= Timothy Burke (businessman) =

Timothy Burke was a businessman who, with his brother John M. Burke, founded the Burke Brothers Construction Company in Scranton, Pennsylvania, and the Scranton, Dunmore, and Moosic Lake Railroad.

Born in Ireland, the Burkes emigrated with their parents to the United States and settled in New York state. They first worked as laborers and helped to build an aqueduct in the Catskill Mountains. After learning the masonry and construction trades, they moved to the burgeoning industrial city of Scranton and in 1882 established their construction company. Their first job was to build the Lake Scranton Dam. Later, the Delaware, Lackawanna and Western Railroad hired the company to make various improvements on its line from Milburn to Summit, New Jersey, including raising the roadbed, widening the curves, and eliminating grade crossings.
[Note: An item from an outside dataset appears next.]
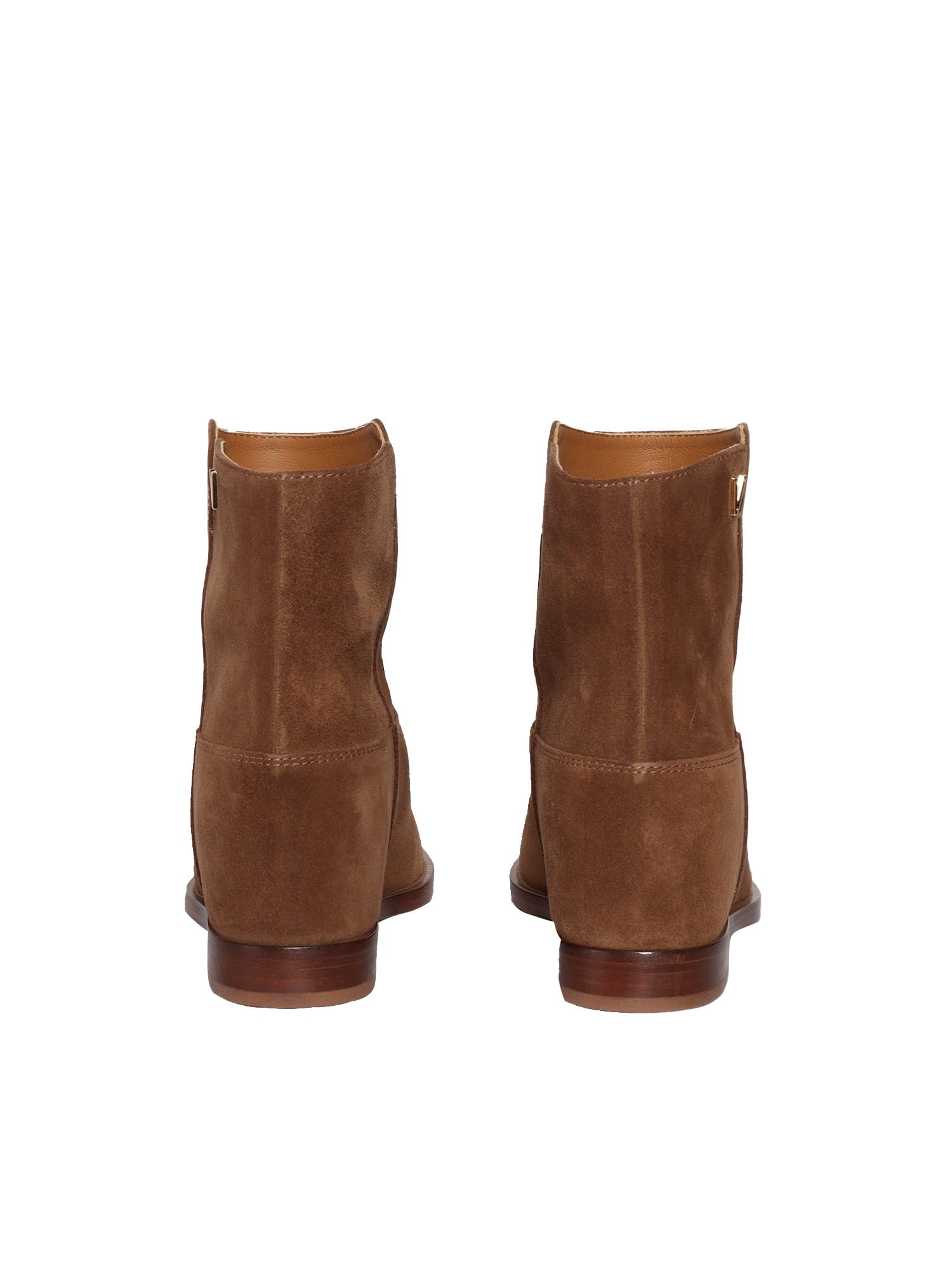 Via Roma 15 V Logo Boots In Brown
The brothers used the profits to create a new resort outside of Scranton. They bought 5,000 acres of land, including Moosic Lake, on Moosic Mountain, and created a standard-gauge railway, the Scranton, Dunmore, and Moosic Lake Railroad, to serve the area. Incorporated on June 8, 1902, the railroad's 9 miles of track plus 0.5 miles of sidings ran from Dunmore to the lake, and were completed in 1903. The brothers also built a bathhouse, arcade, and docks on the lake. The railroad, which originally was powered by steam locomotives, was leased in 1910 to the Scranton Railway and subsequently electrified. It closed in 1926.

In 1908-11, Burke's construction company built the easternmost 2.5 miles—"Section 1"—of the Lackawanna Cut-Off, the Lackawanna Railroad's immense project intended to create a high-speed rail line across the hills of northern New Jersey.

During this project, John Burke left the partnership and joined Hyde-McFarlan, a New York-based firm that was building Section 5 of the Cut-Off; the firm was renamed Hyde, McFarlan & Burke.